Public hospital doctors have vowed to continue with their strike, which started on Tuesday this week, despite the government’s move to ban all forms of industrial action.

BY VANESSA GONYE/FARAI MATIASHE/SHARON SIBINDI

Cabinet on Tuesday announced its proposal to include doctors on the essential services list comprising of police, prison services and the army.

The proposal, if passed, would see doctors only being allowed to picket at their employer’s offices for a few hours without embarking on full-blown strike action.

In a statement on Wednesday, Zimbabwe Hospital Doctors’ Association (ZHDA) said the announcement by Health minister Obadiah Moyo of a ban on further strikes by doctors was unconstitutional.

“We have noted with concern unsettling and unconstitutional statements made in the afternoon of yesterday (Tuesday) by the Health minister to bar our members from exercising their labour rights to collective job action in cases of labour disputes with the employer.

“Dr Obadiah Moyo is campaigning for a legislation that is not in keeping with modern-day labour practices anywhere in the world. The purported Bill seeks to deprive doctors of their right to strike and collectively table labour disputes,” part of the statement read.

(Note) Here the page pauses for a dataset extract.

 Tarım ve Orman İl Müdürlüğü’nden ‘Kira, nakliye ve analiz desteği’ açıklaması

ZHDA dismissed as false, State media reports that the Health Services Board had finally reviewed their salaries as they were yet to receive communication on that regard.

“We would like to make it very clear that we simply don’t have the capacity to report for duty anymore. Unless and until this grievance is dealt with accordingly, we will not be able to resume work. We derive no pleasure in abandoning patients. We call upon the minister and the employer to find a solution to this impasse before they endanger more lives,” the statement said.

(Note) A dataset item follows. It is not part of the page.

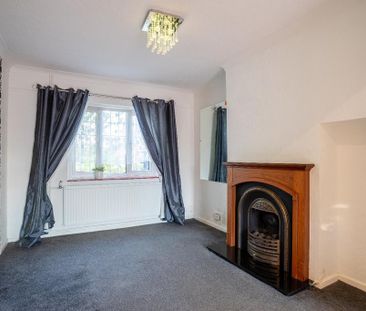 2 bedroom semi-detached house to rent - Photo 6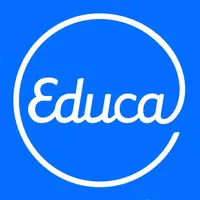 Educa icon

In surveys conducted by NewsDay yesterday, only a few doctors could be seen at both Parirenyatwa and Harare Central hospitals.

Efforts to get official comments from both hospitals hit a wall as calls went unanswered by the time of going to print last night.

Patients who spoke to NewsDay said there was a visible difference in service provision by the doctors since Tuesday.

The situation has remained the same in Bulawayo hospitals as the large chunk of junior doctors did not show up for duty at the city’s two major health institution – Mpilo Central Hospital and the United Bulawayo Hospitals (UBH). A visit to the health institutions established that even nurses were sending back some outpatients on grounds that there were few doctors who were attending to the patients.

Mpilo Hospital clinical director Solwayo Ngwenya said: “Only 18 junior doctors came to work out of 57. We are working and it’s better than in previous days which were devastating. We are trying to manage the situation.”

A nurse at the hospital, who spoke on condition of anonymity, said patients were being turned away as there were no doctors.

A visit to UBH at 3pm showed that some patients were being attended to although service was slower than usual.